- Born: Thaddeus Lincoln Bolton July 27, 1865 Sonora, Illinois
- Died: January 3, 1948 (aged 82) Temple University Hospital Philadelphia, Pennsylvania
- Education: University of Michigan University of Washington University of Nebraska Tempe Normal School University of Montana Clark University
- Spouse: Martha Louise Busse
- Scientific career
- Fields: Psychology
- Institutions: San Jose State College Temple University
- Thesis: Rhythm (1895)
- Academic advisors: Edmund Sanford

= Thaddeus L. Bolton =

American psychologist (1865–1948)

Thaddeus Lincoln Bolton (July 27, 1865 – January 3, 1948) was an American psychologist who was head of the Department of Psychology at Temple University for twenty years. In February 1947, about a year before his death, he set aside $61,000 in a trust fund to establish the Thaddeus L. Bolton Professorship at Temple.

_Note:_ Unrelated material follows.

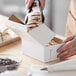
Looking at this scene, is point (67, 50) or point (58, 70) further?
point (67, 50)

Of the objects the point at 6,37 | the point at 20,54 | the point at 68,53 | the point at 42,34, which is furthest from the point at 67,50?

==Early life and education==
Bolton was born on July 27, 1865, in Sonora, Illinois, to William and Amelia Dortt Bolton. He attended Mount Morris Academy before enrolling at the University of Michigan at the age of 21. He received his A.B. degree from the University of Michigan in 1889. He then worked in school administration for a year before enrolling in the psychology program at Clark University, where his main mentor was Edmund Sanford. He received his Ph.D. from Clark in 1895, with what has been identified as the first Ph.D. thesis on a music education-related topic. This thesis also influenced Philip C. Hayden's subsequent musical teachings.

==Career==
In 1894, Bolton began his first academic position at the Worcester Normal School, where he remained for one year. In 1895, he joined the faculty of San Jose State College, where he also remained for a single year. He then held stints at the University of Washington and several universities in Germany. In 1899, he returned to the United States to become an instructor at the University of Nebraska, where he became a professor in 1904. In the spring of 1908, he resigned from the University of Nebraska, and soon afterward joined the Tempe Normal School, where he founded and edited the Arizona Journal of Education. In 1912, he joined the faculty of the University of Montana as chair of psychology. He later joined the faculty of Temple University in the 1917–1918 school year, and was named the founding chairman of their Department of Psychology in 1924. He remained a professor at Temple until he retired in 1937, whereupon he became an emeritus professor there. In 1933, he was elected the first acting president of the Pennsylvania Association of Clinical Psychologists, now known as the Pennsylvania Psychological Association. He was a member of Sigma Xi and the American Psychological Association, among other groups.

==Work==
Bolton's research included studies on fatigue, rhythm, and intelligence, among numerous other psychological topics. He was quoted in the media speculating on the reasons for the popularity of newspapers and the prevalence of laughter among non-human animals.

==Death==
Bolton died on January 3, 1948, at Temple University Hospital. He was survived by his widow, Martha Louise Busse, as well as by a sister and a brother.